Es gehe nicht an, dass einerseits Suchmaschinenbetreiber Milliardenerlöse mit Online-Werbung bei der Internetsuche erzielten und sich andererseits weigerten, für die kommerzielle Nutzung von Inhalten der Presseverlage aufzukommen. Den deutschen Verlagen dürfe die Grundlage für Erlöse im Internet nicht entzogen werden, betont Martin Wieske, Geschäftsführer des VDL.

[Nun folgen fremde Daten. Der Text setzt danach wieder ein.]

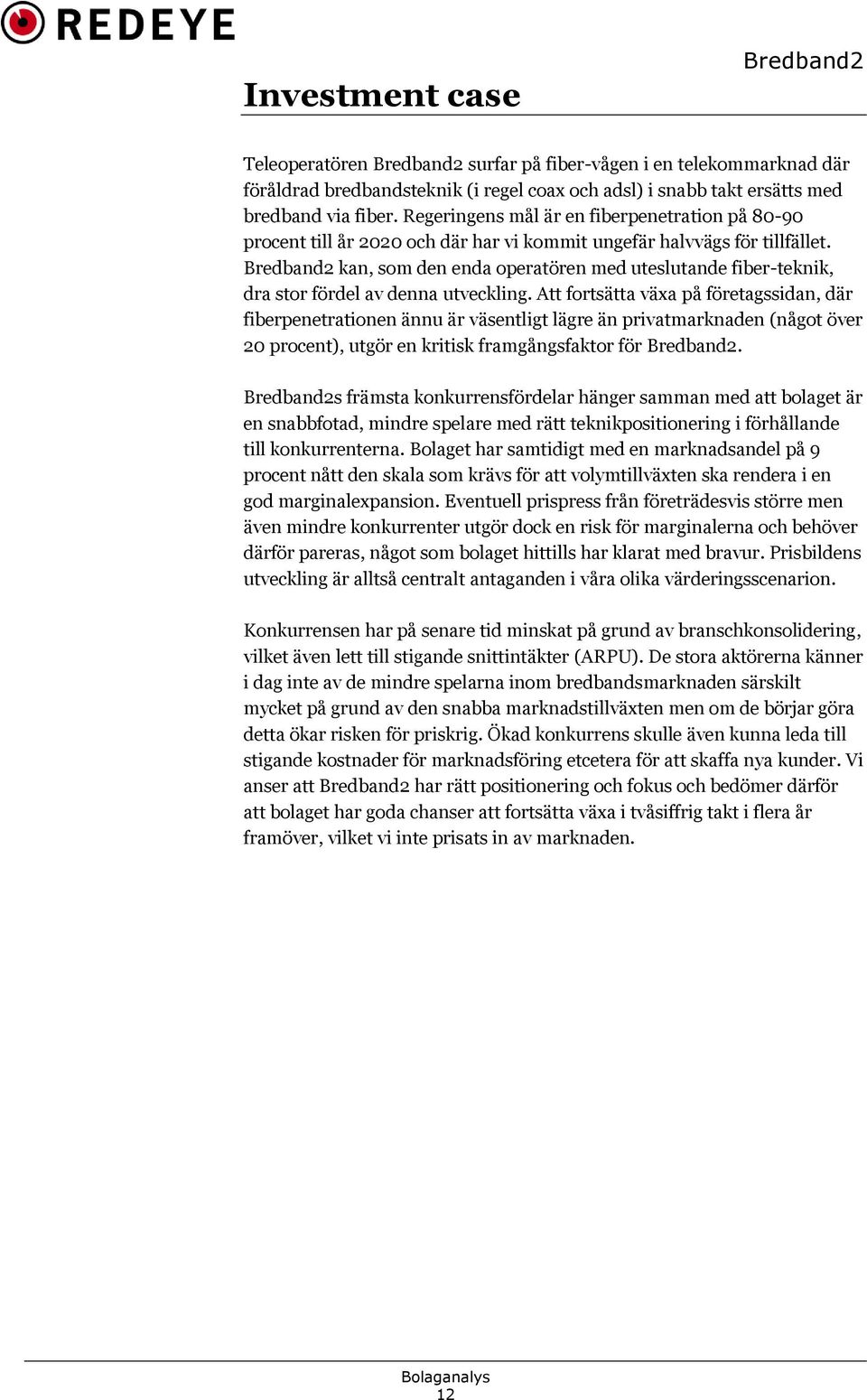 REDEYE

Bredband2

Investment case

Teleoperatören Bredband2 surfar på fiber-vågen i en telekommarknad där föråldrad bredbandsteknik (i regel coax och adsl) i snabb takt ersätts med bredband via fiber. Regeringens mål är en fiberpenetration på 80-90 procent till år 2020 och där har vi kommit ungefär halvvägs för tillfället. Bredband2 kan, som den enda operatören med uteslutande fiber-teknik, dra stor fördel av denna utveckling. Att fortsätta växa på företagssidan, där fiberpenetrationen ännu är väsentligt lägre än privatmarknaden (något över 20 procent), utgör en kritisk framgångsfaktor för Bredband2.

Bredband2s främsta konkurrensfördelar hänger samman med att bolaget är en snabbfotad, mindre spelare med rätt teknikpositionering i förhållande till konkurrenterna. Bolaget har samtidigt med en marknadsandel på 9 procent nått den skala som krävs för att volymtillväxten ska rendera i en god marginalexpansion. Eventuell prispress från företrädesvis större men även mindre konkurrenter utgör dock en risk för marginalerna och behöver därför pareras, något som bolaget hittills har klarat med bravur. Prisbildens utveckling är alltså centralt antaganden i våra olika värderingsscenarion.

Konkurrensen har på senare tid minskat på grund av branschkonsolidering, vilket även lett till stigande snittintäkter (ARPU). De stora aktörerna känner i dag inte av de mindre spelarna inom bredbandsmarknaden särskilt mycket på grund av den snabba marknadstillväxten men om de börjar göra detta ökar risken för priskrig. Ökad konkurrens skulle även kunna leda till stigande kostnader för marknadsföring etcetera för att skaffa nya kunder. Vi anser att Bredband2 har rätt positionering och fokus och bedömer därför att bolaget har goda chanser att fortsätta växa i tvåsiffrig takt i flera år framöver, vilket vi inte prisats in av marknaden.

Bolaganalys
12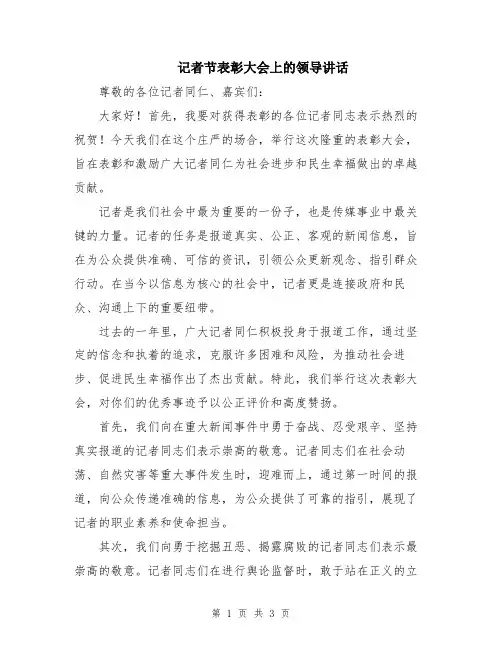 记者节表彰大会上的领导讲话

尊敬的各位记者同仁、嘉宾们：

大家好！首先，我要对获得表彰的各位记者同志表示热烈的祝贺！今天我们在这个庄严的场合，举行这次隆重的表彰大会，旨在表彰和激励广大记者同仁为社会进步和民生幸福做出的卓越贡献。

记者是我们社会中最为重要的一份子，也是传媒事业中最关键的力量。记者的任务是报道真实、公正、客观的新闻信息，旨在为公众提供准确、可信的资讯，引领公众更新观念、指引群众行动。在当今以信息为核心的社会中，记者更是连接政府和民众、沟通上下的重要纽带。

过去的一年里，广大记者同仁积极投身于报道工作，通过坚定的信念和执着的追求，克服许多困难和风险，为推动社会进步、促进民生幸福作出了杰出贡献。特此，我们举行这次表彰大会，对你们的优秀事迹予以公正评价和高度赞扬。

首先，我们向在重大新闻事件中勇于奋战、忍受艰辛、坚持真实报道的记者同志们表示崇高的敬意。记者同志们在社会动荡、自然灾害等重大事件发生时，迎难而上，通过第一时间的报道，向公众传递准确的信息，为公众提供了可靠的指引，展现了记者的职业素养和使命担当。

其次，我们向勇于挖掘丑恶、揭露腐败的记者同志们表示最崇高的敬意。记者同志们在进行舆论监督时，敢于站在正义的立

第 1 页 共 3 页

„Die von Google gestartete Kampagne gegen das Leistungsschutzrecht ist der reflexartige Aufschrei eines Riesen, der gepikst wird“. Dabei suggeriere der Konzern den Internetnutzern fälschlicherweise, dass nun das Suchen und Finden von Informationen im Netz erschwert werde. Tatsächlich aber könnten Informationen über Suchmaschinen nach wie vor ungehindert und wie gewohnt abgerufen werden.
„Für die private, nicht-kommerzielle Nutzung von Presseangeboten ändert sich nichts“, so Wieske. Der Verband fordert die Abgeordneten des Deutschen Bundestages deshalb erneut auf, dem geplanten Leistungsschutzrecht ohne Wenn und Aber zuzustimmen.